◆ **WHAT YOU HAVE TO DO**: For this exercise, transcribe all of the records exactly as given.

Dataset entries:
Segment Open

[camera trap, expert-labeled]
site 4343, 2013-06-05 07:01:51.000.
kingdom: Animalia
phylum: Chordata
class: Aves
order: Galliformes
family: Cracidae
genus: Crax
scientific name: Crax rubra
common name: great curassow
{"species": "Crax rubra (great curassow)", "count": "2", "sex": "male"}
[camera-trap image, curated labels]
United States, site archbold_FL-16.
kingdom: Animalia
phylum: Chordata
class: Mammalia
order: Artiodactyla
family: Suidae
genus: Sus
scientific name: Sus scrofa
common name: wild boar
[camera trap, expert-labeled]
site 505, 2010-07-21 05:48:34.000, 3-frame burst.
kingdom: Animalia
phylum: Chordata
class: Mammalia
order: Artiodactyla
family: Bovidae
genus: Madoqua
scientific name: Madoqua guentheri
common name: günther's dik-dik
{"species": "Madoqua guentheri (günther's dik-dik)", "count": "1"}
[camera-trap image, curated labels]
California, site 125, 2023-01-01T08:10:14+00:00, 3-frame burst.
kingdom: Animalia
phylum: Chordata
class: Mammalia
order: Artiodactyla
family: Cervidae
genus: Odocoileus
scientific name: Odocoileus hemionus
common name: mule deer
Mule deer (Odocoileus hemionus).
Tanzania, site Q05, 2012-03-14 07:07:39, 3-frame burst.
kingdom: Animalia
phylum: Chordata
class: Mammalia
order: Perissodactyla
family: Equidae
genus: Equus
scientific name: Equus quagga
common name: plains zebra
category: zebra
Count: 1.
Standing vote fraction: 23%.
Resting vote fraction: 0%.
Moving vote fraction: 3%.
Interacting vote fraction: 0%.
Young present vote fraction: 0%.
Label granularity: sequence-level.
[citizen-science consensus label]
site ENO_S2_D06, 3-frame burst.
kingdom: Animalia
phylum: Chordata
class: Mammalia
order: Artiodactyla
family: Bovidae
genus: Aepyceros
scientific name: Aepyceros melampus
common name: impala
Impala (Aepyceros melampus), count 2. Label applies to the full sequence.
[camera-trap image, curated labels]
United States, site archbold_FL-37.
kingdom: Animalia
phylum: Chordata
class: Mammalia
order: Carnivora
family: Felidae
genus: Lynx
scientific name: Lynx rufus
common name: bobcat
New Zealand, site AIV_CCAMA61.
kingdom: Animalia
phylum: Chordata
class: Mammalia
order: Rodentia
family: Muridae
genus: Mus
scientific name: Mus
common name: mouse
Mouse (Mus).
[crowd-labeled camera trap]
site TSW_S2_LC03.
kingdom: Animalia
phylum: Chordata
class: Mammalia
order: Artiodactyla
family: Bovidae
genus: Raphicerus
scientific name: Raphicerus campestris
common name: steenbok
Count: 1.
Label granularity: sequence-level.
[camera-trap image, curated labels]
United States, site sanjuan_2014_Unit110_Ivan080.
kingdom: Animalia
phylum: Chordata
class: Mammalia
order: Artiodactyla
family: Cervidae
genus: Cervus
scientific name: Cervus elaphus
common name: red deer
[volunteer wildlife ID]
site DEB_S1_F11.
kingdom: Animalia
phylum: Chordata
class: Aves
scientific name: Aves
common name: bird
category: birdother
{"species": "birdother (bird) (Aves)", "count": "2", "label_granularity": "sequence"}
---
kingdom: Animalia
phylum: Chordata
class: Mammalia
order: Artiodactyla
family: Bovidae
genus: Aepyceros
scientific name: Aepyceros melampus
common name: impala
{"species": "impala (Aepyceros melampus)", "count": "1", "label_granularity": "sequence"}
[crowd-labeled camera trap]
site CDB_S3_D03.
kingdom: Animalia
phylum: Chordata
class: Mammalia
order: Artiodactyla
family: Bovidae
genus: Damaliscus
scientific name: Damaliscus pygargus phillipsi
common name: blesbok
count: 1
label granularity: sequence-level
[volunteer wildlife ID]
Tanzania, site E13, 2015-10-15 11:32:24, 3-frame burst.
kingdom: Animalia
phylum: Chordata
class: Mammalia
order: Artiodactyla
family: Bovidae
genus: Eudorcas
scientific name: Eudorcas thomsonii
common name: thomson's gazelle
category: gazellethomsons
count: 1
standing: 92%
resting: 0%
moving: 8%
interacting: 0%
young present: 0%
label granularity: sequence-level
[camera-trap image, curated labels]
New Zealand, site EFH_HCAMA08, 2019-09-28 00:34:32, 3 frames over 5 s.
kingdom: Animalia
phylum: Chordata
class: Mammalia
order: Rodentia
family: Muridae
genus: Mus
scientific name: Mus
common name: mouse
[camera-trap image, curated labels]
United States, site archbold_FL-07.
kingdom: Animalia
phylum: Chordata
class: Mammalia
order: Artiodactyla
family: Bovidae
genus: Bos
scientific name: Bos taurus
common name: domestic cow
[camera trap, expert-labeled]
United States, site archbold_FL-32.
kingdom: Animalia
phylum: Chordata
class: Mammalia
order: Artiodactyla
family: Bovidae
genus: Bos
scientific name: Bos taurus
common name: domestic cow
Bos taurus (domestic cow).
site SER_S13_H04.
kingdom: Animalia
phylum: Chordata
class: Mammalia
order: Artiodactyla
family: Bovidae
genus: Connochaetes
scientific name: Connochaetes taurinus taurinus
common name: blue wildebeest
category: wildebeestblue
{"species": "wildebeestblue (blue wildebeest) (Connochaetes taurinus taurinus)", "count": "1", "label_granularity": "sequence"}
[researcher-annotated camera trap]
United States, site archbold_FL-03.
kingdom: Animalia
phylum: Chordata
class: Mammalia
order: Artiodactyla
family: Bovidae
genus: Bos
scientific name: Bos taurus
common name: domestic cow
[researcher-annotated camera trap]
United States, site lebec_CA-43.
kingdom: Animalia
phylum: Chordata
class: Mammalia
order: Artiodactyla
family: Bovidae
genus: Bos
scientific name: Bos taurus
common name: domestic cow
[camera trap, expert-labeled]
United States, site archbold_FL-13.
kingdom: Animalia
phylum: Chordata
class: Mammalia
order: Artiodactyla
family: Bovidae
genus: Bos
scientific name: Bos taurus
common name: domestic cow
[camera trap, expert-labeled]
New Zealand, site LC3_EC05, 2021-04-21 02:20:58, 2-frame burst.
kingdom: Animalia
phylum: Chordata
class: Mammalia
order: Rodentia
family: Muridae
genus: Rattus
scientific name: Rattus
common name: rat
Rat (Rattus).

Segment Closed

◆ **ANSWER BOX**:
[camera trap, expert-labeled]
site 4343, 2013-06-05 07:01:51.000.
kingdom: Animalia
phylum: Chordata
class: Aves
order: Galliformes
family: Cracidae
genus: Crax
scientific name: Crax rubra
common name: great curassow
{"species": "Crax rubra (great curassow)", "count": "2", "sex": "male"}
[camera-trap image, curated labels]
United States, site archbold_FL-16.
kingdom: Animalia
phylum: Chordata
class: Mammalia
order: Artiodactyla
family: Suidae
genus: Sus
scientific name: Sus scrofa
common name: wild boar
[camera trap, expert-labeled]
site 505, 2010-07-21 05:48:34.000, 3-frame burst.
kingdom: Animalia
phylum: Chordata
class: Mammalia
order: Artiodactyla
family: Bovidae
genus: Madoqua
scientific name: Madoqua guentheri
common name: günther's dik-dik
{"species": "Madoqua guentheri (günther's dik-dik)", "count": "1"}
[camera-trap image, curated labels]
California, site 125, 2023-01-01T08:10:14+00:00, 3-frame burst.
kingdom: Animalia
phylum: Chordata
class: Mammalia
order: Artiodactyla
family: Cervidae
genus: Odocoileus
scientific name: Odocoileus hemionus
common name: mule deer
Mule deer (Odocoileus hemionus).
Tanzania, site Q05, 2012-03-14 07:07:39, 3-frame burst.
kingdom: Animalia
phylum: Chordata
class: Mammalia
order: Perissodactyla
family: Equidae
genus: Equus
scientific name: Equus quagga
common name: plains zebra
category: zebra
Count: 1.
Standing vote fraction: 23%.
Resting vote fraction: 0%.
Moving vote fraction: 3%.
Interacting vote fraction: 0%.
Young present vote fraction: 0%.
Label granularity: sequence-level.
[citizen-science consensus label]
site ENO_S2_D06, 3-frame burst.
kingdom: Animalia
phylum: Chordata
class: Mammalia
order: Artiodactyla
family: Bovidae
genus: Aepyceros
scientific name: Aepyceros melampus
common name: impala
Impala (Aepyceros melampus), count 2. Label applies to the full sequence.
[camera-trap image, curated labels]
United States, site archbold_FL-37.
kingdom: Animalia
phylum: Chordata
class: Mammalia
order: Carnivora
family: Felidae
genus: Lynx
scientific name: Lynx rufus
common name: bobcat
New Zealand, site AIV_CCAMA61.
kingdom: Animalia
phylum: Chordata
class: Mammalia
order: Rodentia
family: Muridae
genus: Mus
scientific name: Mus
common name: mouse
Mouse (Mus).
[crowd-labeled camera trap]
site TSW_S2_LC03.
kingdom: Animalia
phylum: Chordata
class: Mammalia
order: Artiodactyla
family: Bovidae
genus: Raphicerus
scientific name: Raphicerus campestris
common name: steenbok
Count: 1.
Label granularity: sequence-level.
[camera-trap image, curated labels]
United States, site sanjuan_2014_Unit110_Ivan080.
kingdom: Animalia
phylum: Chordata
class: Mammalia
order: Artiodactyla
family: Cervidae
genus: Cervus
scientific name: Cervus elaphus
common name: red deer
[volunteer wildlife ID]
site DEB_S1_F11.
kingdom: Animalia
phylum: Chordata
class: Aves
scientific name: Aves
common name: bird
category: birdother
{"species": "birdother (bird) (Aves)", "count": "2", "label_granularity": "sequence"}
---
kingdom: Animalia
phylum: Chordata
class: Mammalia
order: Artiodactyla
family: Bovidae
genus: Aepyceros
scientific name: Aepyceros melampus
common name: impala
{"species": "impala (Aepyceros melampus)", "count": "1", "label_granularity": "sequence"}
[crowd-labeled camera trap]
site CDB_S3_D03.
kingdom: Animalia
phylum: Chordata
class: Mammalia
order: Artiodactyla
family: Bovidae
genus: Damaliscus
scientific name: Damaliscus pygargus phillipsi
common name: blesbok
count: 1
label granularity: sequence-level
[volunteer wildlife ID]
Tanzania, site E13, 2015-10-15 11:32:24, 3-frame burst.
kingdom: Animalia
phylum: Chordata
class: Mammalia
order: Artiodactyla
family: Bovidae
genus: Eudorcas
scientific name: Eudorcas thomsonii
common name: thomson's gazelle
category: gazellethomsons
count: 1
standing: 92%
resting: 0%
moving: 8%
interacting: 0%
young present: 0%
label granularity: sequence-level
[camera-trap image, curated labels]
New Zealand, site EFH_HCAMA08, 2019-09-28 00:34:32, 3 frames over 5 s.
kingdom: Animalia
phylum: Chordata
class: Mammalia
order: Rodentia
family: Muridae
genus: Mus
scientific name: Mus
common name: mouse
[camera-trap image, curated labels]
United States, site archbold_FL-07.
kingdom: Animalia
phylum: Chordata
class: Mammalia
order: Artiodactyla
family: Bovidae
genus: Bos
scientific name: Bos taurus
common name: domestic cow
[camera trap, expert-labeled]
United States, site archbold_FL-32.
kingdom: Animalia
phylum: Chordata
class: Mammalia
order: Artiodactyla
family: Bovidae
genus: Bos
scientific name: Bos taurus
common name: domestic cow
Bos taurus (domestic cow).
site SER_S13_H04.
kingdom: Animalia
phylum: Chordata
class: Mammalia
order: Artiodactyla
family: Bovidae
genus: Connochaetes
scientific name: Connochaetes taurinus taurinus
common name: blue wildebeest
category: wildebeestblue
{"species": "wildebeestblue (blue wildebeest) (Connochaetes taurinus taurinus)", "count": "1", "label_granularity": "sequence"}
[researcher-annotated camera trap]
United States, site archbold_FL-03.
kingdom: Animalia
phylum: Chordata
class: Mammalia
order: Artiodactyla
family: Bovidae
genus: Bos
scientific name: Bos taurus
common name: domestic cow
[researcher-annotated camera trap]
United States, site lebec_CA-43.
kingdom: Animalia
phylum: Chordata
class: Mammalia
order: Artiodactyla
family: Bovidae
genus: Bos
scientific name: Bos taurus
common name: domestic cow
[camera trap, expert-labeled]
United States, site archbold_FL-13.
kingdom: Animalia
phylum: Chordata
class: Mammalia
order: Artiodactyla
family: Bovidae
genus: Bos
scientific name: Bos taurus
common name: domestic cow
[camera trap, expert-labeled]
New Zealand, site LC3_EC05, 2021-04-21 02:20:58, 2-frame burst.
kingdom: Animalia
phylum: Chordata
class: Mammalia
order: Rodentia
family: Muridae
genus: Rattus
scientific name: Rattus
common name: rat
Rat (Rattus).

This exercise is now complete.